Il sacrificio di Harald Dohrn

Harald Dohrn fu fucilato il 29 aprile del 1945, a 59 anni, poche ore prima dell’ingresso degli americani a Monaco di Baviera. Era nato a Napoli nel 1886, figlio del biologo marino Anton Dohrn, fondatore della stazione zoologica cittadina. Harlad era il suocero di Christoph Probst, un esponente della Rosa Bianca, e fu fucilato nella Perlacher Forst, vicino al carcere di Stadelheim, con suo suo cognato Hans Quecke ed altri centocinquanta prigionieri politici.

Erano tutti stati catturati nell’ultima retata ordinata dal Gauleiter di Monaco. Dorhn era stato processato il 13 luglio del 1943, il giorno dell’esecuzione di Schmorell e Huber, animatori della Rosa Bianca. Con l’architetto Manfred Eickemeyer, che aveva messo a disposizione del gruppo il suo atelier, col libraio Josef Sohngen e col pittore Wilhelm Geyer, Dorhn era accusato di aver preso parte a delle riunioni della Rosa Bianca nel gennaio di quell’anno. Se l’erano tutti cavata con l’assoluzione per mancanza di prove, eccetto il libraio che era stato condannato a sei mesi di carcere. Tuttavia, tornato in libertà, Dorhn aveva ripreso i contatti con l’opposizione al regime.

Cresciuto nel culto dell’umanesimo e della classicità, in un ambiente cosmopolita, s’era laureato al Wilhelmsgymnasium di Monaco nel 1904. Era divenuto cattolico e, col tempo, era entrato in contatto diretto con alcuni dei più decisivi ispiratori della Rosa Bianca. Quando Herta, la figlia del suo scoparso fratello Wolf, di cui Harald aveva sposato la vedova, andò in moglie a Probst, tra i due iniziò a maturare un profondo legame fatto di confronti e riflessioni aperte che condussero anche Probst al battesimo, ricevuto poco prima di morire ghigliottinato, nella sua cella.

Morto il ragazzo, Harald Dohrn fece del sanatorio di Bad Wiessee, sul lago Tegernsee, un piccolo centro della resistenza passiva al regime, aperto a liberali e oppositori, incurante delle spie della Gestapo. Stava lavorando, negli ultimi giorni della guerra, ad una collaborazione ad una serie di iniziative nell’attesa degli Alleati, ma le cose andarono storte e, con un anticipo di poche ore dalla sospirata liberazione, fu denunciato dai suoi domestici, catturato e messo a morte da un commando delle SS nella foresta di Perlacher.

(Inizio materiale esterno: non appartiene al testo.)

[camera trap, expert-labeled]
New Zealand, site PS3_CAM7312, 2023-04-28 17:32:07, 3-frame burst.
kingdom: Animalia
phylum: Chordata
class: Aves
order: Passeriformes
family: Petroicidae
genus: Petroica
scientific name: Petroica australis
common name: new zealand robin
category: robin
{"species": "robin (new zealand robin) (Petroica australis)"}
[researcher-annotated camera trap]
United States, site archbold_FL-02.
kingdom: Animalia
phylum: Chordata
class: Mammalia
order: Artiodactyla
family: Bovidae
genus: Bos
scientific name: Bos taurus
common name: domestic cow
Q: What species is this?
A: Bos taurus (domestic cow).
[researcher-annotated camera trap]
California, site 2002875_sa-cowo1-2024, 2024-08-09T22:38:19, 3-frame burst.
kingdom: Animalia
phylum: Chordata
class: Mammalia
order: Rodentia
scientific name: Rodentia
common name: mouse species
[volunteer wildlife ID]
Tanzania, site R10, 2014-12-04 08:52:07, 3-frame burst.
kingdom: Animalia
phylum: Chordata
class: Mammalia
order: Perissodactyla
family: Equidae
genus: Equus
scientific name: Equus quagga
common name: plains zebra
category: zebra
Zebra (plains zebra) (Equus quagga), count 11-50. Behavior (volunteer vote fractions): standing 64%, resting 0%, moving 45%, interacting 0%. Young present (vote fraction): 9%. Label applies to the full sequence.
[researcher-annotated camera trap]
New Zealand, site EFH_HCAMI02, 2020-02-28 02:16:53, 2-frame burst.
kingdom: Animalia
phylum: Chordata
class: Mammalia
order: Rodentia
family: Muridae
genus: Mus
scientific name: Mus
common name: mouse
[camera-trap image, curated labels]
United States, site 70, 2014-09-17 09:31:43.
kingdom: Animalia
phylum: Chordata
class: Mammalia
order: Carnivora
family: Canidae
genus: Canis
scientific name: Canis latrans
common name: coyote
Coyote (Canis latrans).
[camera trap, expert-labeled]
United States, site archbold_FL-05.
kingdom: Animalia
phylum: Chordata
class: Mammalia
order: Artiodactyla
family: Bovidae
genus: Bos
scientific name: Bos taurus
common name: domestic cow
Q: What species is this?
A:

Due giorni prima che gli americani invadessero il nord di Monaco, cioè sabato 28 aprile 1945, le stazioni radio Erding e Freimann lanciarono degli appelli ai tedeschi annunciando la “Campagna per la libertà della Baviera”. Il gruppo, presentatosi come Freiheitsaktion Bayern, era guidato da ufficiali e uomini della Wehrmacht di Monaco e di Frisinga che volevano impedire l’opposizione dei nazisti della città all’ingresso degli americani e, allo stesso tempo, dimostrare l’esistenza di un’altra Germania. L’annuncio entusiasmò Dohrn, ma mue domestiche si presentarono alla Gestapo e denunciandolo insieme a suo cognato Hans Quecke. Non si sa esattamente che relazione ci fosse tra i due ed i diffusori dell’appello, ma entrambi vennero nelle mani del commissario alla Difesa del Reich e del Gauleiter Paul Giesler presso il Ministero Centrale di Ludwigstrasse.

Qui erano già in corso una serie di fucilazioni che si intensificarono tra sabato e domenica, 28 e 29 aprile. L’intenzione di Giesler era di sterminare i civili sospetti di dissidenza e far saltare in aria tutti i ponti di Monaco, il che avrebbe avuto conseguenze devastanti per l’approvvigionamento della popolazione. Quando però la situazione divenne più difficile, bisognò lasciare la città e allora le esecuzioni furono spostate in un luogo solitario nella foresta di Perlacher. Qui trovò la morte Harald Dohrn. Insieme a suo cognato fu tra i pochissimi i cui corpi furono successivamente identificati.